„Unser Volk hat sich in einen Henker verliebt“, meint die kurdische Transfrau Destina. So wie sie denken viele, als nach einer Stichwahl Ende Mai die Entscheidung endgültig gefallen ist: Der neue Präsident der Türkei ist der gleiche wie der alte. Also fragen sich viele Frauen im Land: Wie wird es für sie weitergehen?
Von Ellen Rudnitzki, Istanbul
Zwei Stunden fährt die Metro vom Taksimplatz im Zentrum Istanbuls nach Bahçeşehir, einem Viertel am äußersten Rand der Stadt. In einem schmucklosen Wohnblock lebt Destina, wie sie genannt werden will, mit ihrem palästinensischen Freund Fettah Omar. Ihren Nachnamen braucht sie nur noch für offizielle Anlässe, zu sehr erinnert er sie auch an ihren verhassten männlichen Vornamen.
Bis zur ihrer letzten geschlechtsangleichenden Operation, der Umwandlung des Penis in eine Vagina, hatte sie als Prostituierte gearbeitet, für Transsexuelle oft die einzige Möglichkeit, zu überleben. Als „richtige“ Frau wollte sie einfach nur weg von der Straße und ist froh, dass ihr Freund mit seinem Handyladen für den Lebensunterhalt sorgt. Gewalt und Diskriminierung als Transfrau hat Destina schon häufig erlebt. Jetzt hat sie Angst, dass alles noch schlimmer kommt.

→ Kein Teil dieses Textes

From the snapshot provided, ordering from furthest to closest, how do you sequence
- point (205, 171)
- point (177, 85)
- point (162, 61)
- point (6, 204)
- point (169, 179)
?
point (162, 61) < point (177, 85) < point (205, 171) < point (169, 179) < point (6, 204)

Dabei hatte es zunächst so gut ausgesehen für die Gegenseite unter Oppositionsführer Kemal Kılıçdaroğlu. Die Wirtschaftskrise und eine Inflation von zum Teil mehr als 80 Prozent hatten die Regierung geschwächt und die Opposition in den Umfragen lange vorn liegen lassen. Am 14. Mai dann der Schock: Nach einem Kopf-an-Kopf-Rennen kam kein Parteienbündnis über die erforderlichen 50 Prozent der Stimmen. Bei der Stichwahl am 28. Mai 2023 hat die Regierungskoalition schließlich den Sieg davongetragen.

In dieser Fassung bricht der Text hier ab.